CompVis / stable-diffusion

A latent text-to-image diffusion model
https://ommer-lab.com/research/latent-diffusion-models/
Other
67.59k stars 10.09k forks source link

What will happen when artists apply the same invisible watermark to their works? #127

Open Yosshi999 opened 2 years ago

Yosshi999 commented 2 years ago

I hear some artists hate having their drawings used for ML datasets (especially training generative model like this!). One of the options they have is to mimic a machine-generated image by putting the same watermark as the outputs of stable-diffusion. What do you think about this strategy? When many artists do that, we can no longer crawl the outputs of stable-diffusion (but I think it is a trivial matter) I want to see everyone's opinion.

fat-tire commented 2 years ago

I think the effort to watermark the image, while noble, won't be too successful just because of all the screenshotting & transcoding and so forth. Dunno an effective way to avoid stable-diffusion cannibalizing its own output except through top-notch sanitizing and filtering of datasets.

This will be a problem with GPT as well..

Eventually I can imagine the opposite of your concern-- untoward characters wanting to sneak their logos, colors, etc. into the NN training data-- perhaps for embedding ads into generated output or for poisoning/diluting like-images to water them down so they don't render accurately.

Does this foreshadow a SEO-for-images arms race?

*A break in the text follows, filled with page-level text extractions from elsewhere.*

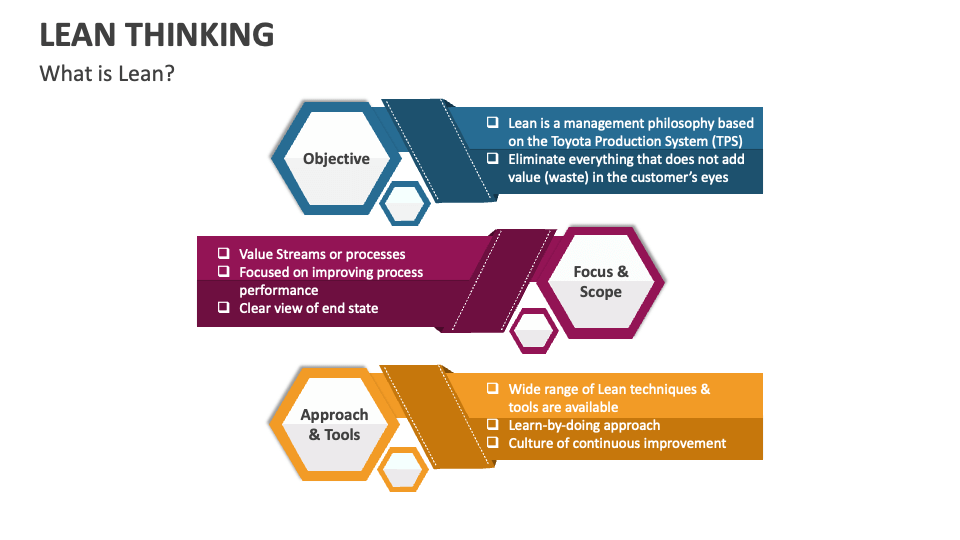 LEAN THINKING

What is Lean?

Objective

❑ Lean is a management philosophy based on the Toyota Production System (TPS)
❑ Eliminate everything that does not add value (waste) in the customer's eyes

❑ Value Streams or processes
❑ Focused on improving process performance
❑ Clear view of end state

Focus & Scope

Approach & Tools

❑ Wide range of Lean techniques & tools are available
❑ Learn-by-doing approach
❑ Culture of continuous improvement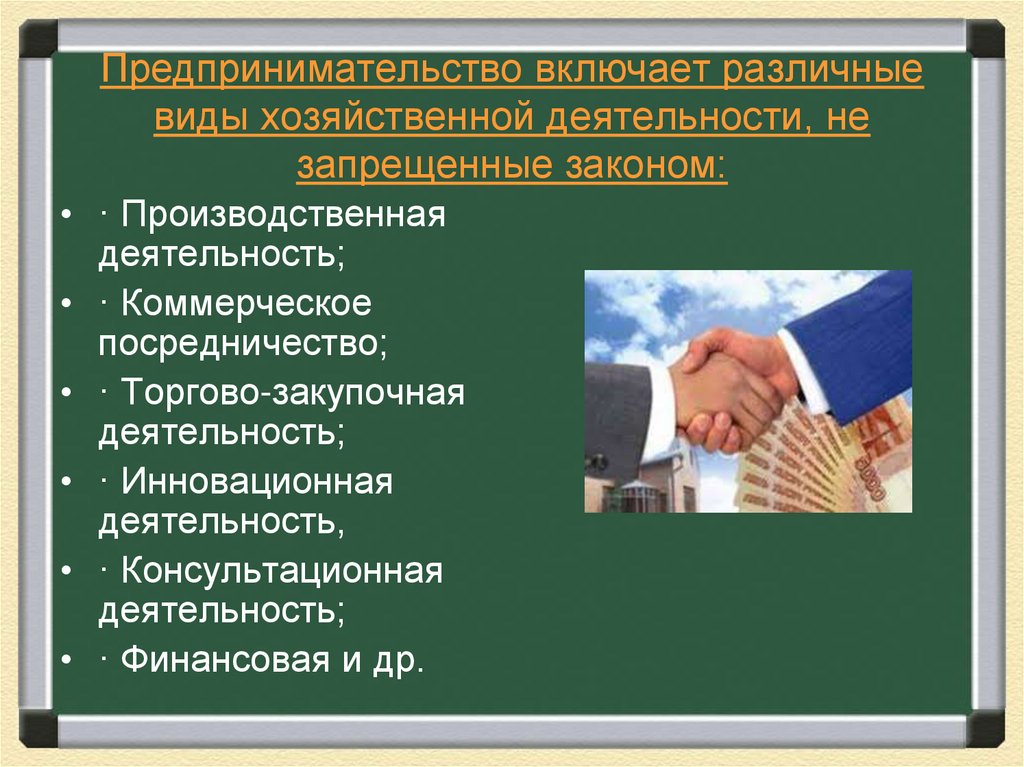 Предпринимательство включает различные виды хозяйственной деятельности, не запрещенные законом:

• · Производственная деятельность;
• · Коммерческое посредничество;
• · Торгово-закупочная деятельность;
• · Инновационная деятельность,
• · Консультационная деятельность;
• · Финансовая и др.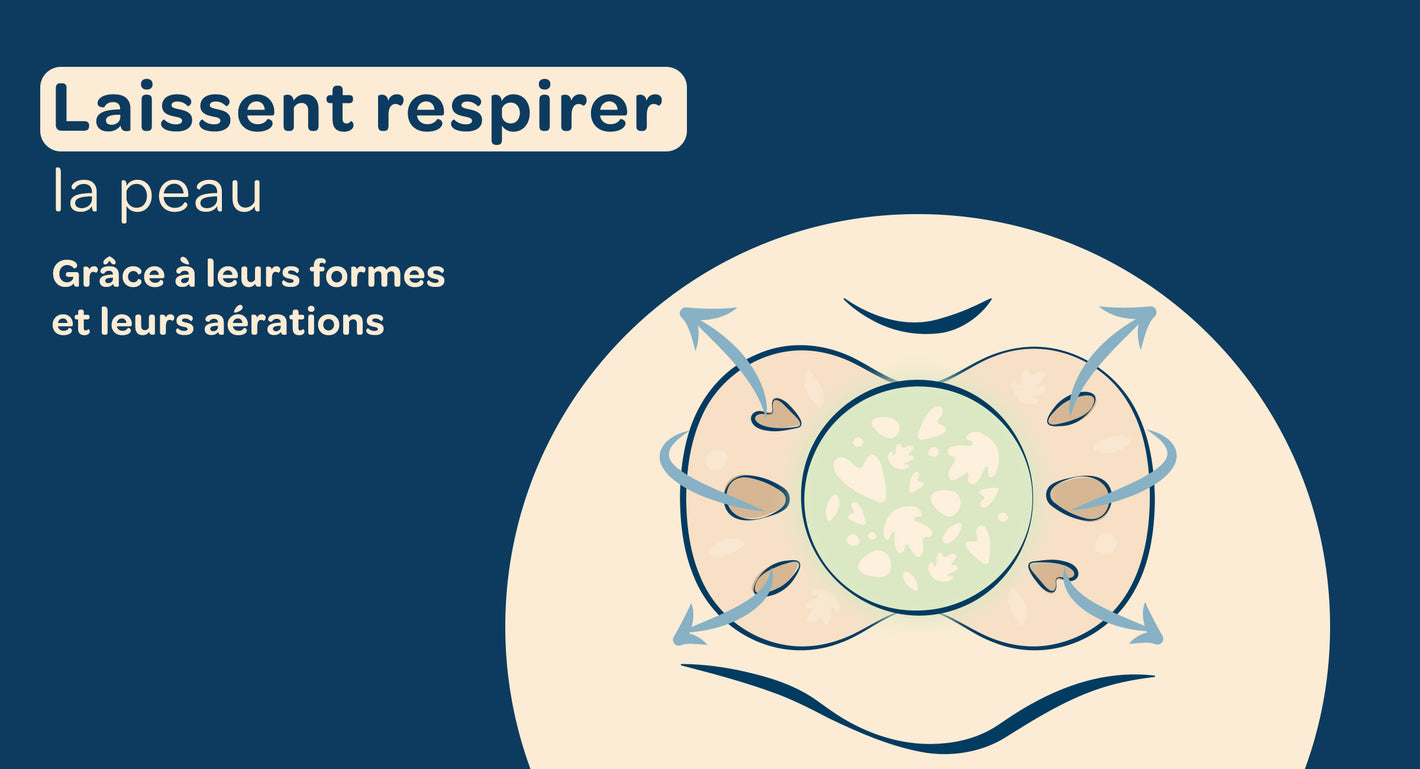 Laissent respirer
la peau

Grâce à leurs formes et leurs aérations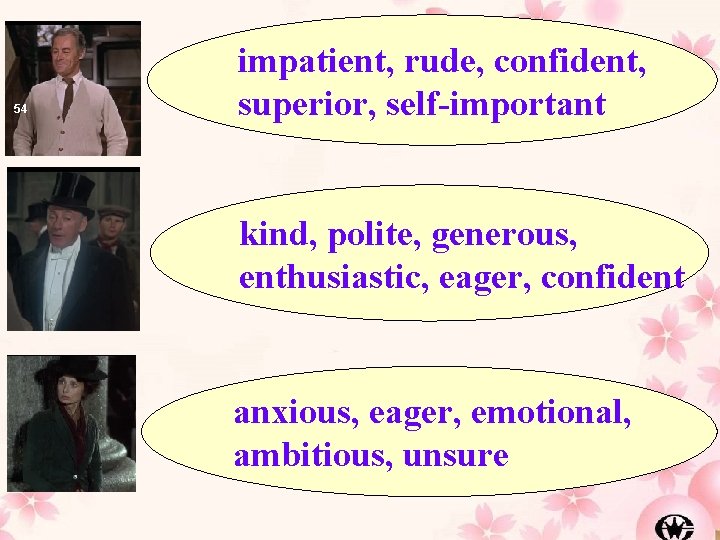 54

impatient, rude, confident, superior, self-important

kind, polite, generous, enthusiastic, eager, confident

anxious, eager, emotional, ambitious, unsure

Yosshi999 commented 2 years ago

untoward characters wanting to sneak their logos, colors, etc. into the NN training data

Interesting. So in the near future there will be a huge amount of meaningless drawings with ads or logos (in Pinterest or something?) to inject themselves into training datasets, and those will annoy us like SEO-ed websites?

fat-tire commented 2 years ago

I don't know if it will happen, but if spammers start dumping images of their corporate logo everywhere and label them "balloon" then this might confuse a network trained on that data enough that eventually images with balloons generated might start looking like the logo. Obviously this would be a drop in the ocean in the data-- but that is the current aim of SEO, and it works to some success. Might be a lot of arms races going on as far as keeping datasets from being poisoned... (this is all apart from the dog-eating-its-own-tail issue that Karpathy mentioned.)